Identify every line in the records below that contains the word "vegetation", and copy each such line in full. Case counts, so match only that exact capitalization.

------------------------------------------------

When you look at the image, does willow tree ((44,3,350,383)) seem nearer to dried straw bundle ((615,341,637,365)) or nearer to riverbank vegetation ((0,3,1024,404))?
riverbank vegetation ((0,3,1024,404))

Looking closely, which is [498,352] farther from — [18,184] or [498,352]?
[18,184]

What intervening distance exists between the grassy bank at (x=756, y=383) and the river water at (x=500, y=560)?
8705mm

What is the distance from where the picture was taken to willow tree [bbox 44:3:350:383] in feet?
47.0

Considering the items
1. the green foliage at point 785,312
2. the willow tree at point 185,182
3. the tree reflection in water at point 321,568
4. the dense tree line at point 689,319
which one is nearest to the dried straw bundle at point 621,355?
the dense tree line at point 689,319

------------------------------------------------

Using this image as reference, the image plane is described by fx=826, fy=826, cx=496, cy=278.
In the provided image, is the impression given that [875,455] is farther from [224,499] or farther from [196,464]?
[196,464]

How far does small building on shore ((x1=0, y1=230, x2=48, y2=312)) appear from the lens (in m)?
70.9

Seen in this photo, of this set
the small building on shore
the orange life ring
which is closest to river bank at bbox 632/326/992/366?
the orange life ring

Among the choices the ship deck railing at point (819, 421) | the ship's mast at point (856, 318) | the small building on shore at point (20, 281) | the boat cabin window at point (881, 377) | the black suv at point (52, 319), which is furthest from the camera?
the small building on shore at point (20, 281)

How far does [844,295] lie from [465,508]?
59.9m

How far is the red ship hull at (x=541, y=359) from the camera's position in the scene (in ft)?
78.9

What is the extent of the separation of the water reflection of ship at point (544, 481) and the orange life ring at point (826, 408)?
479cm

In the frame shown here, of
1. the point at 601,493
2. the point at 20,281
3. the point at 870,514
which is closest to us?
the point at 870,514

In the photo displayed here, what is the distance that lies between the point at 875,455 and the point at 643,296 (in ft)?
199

------------------------------------------------

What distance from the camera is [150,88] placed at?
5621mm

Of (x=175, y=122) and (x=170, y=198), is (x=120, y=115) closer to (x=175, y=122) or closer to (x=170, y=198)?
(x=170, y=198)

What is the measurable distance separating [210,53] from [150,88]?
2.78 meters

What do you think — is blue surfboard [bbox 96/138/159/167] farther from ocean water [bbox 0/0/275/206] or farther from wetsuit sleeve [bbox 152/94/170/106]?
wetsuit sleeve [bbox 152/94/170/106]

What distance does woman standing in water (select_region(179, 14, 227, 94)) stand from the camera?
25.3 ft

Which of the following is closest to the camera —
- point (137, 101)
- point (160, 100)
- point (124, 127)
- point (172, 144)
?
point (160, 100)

------------------------------------------------

**Exercise response:**
When you look at the image, does willow tree ((44,3,350,383)) seem nearer to dried straw bundle ((615,341,637,365)) or nearer to riverbank vegetation ((0,3,1024,404))?
riverbank vegetation ((0,3,1024,404))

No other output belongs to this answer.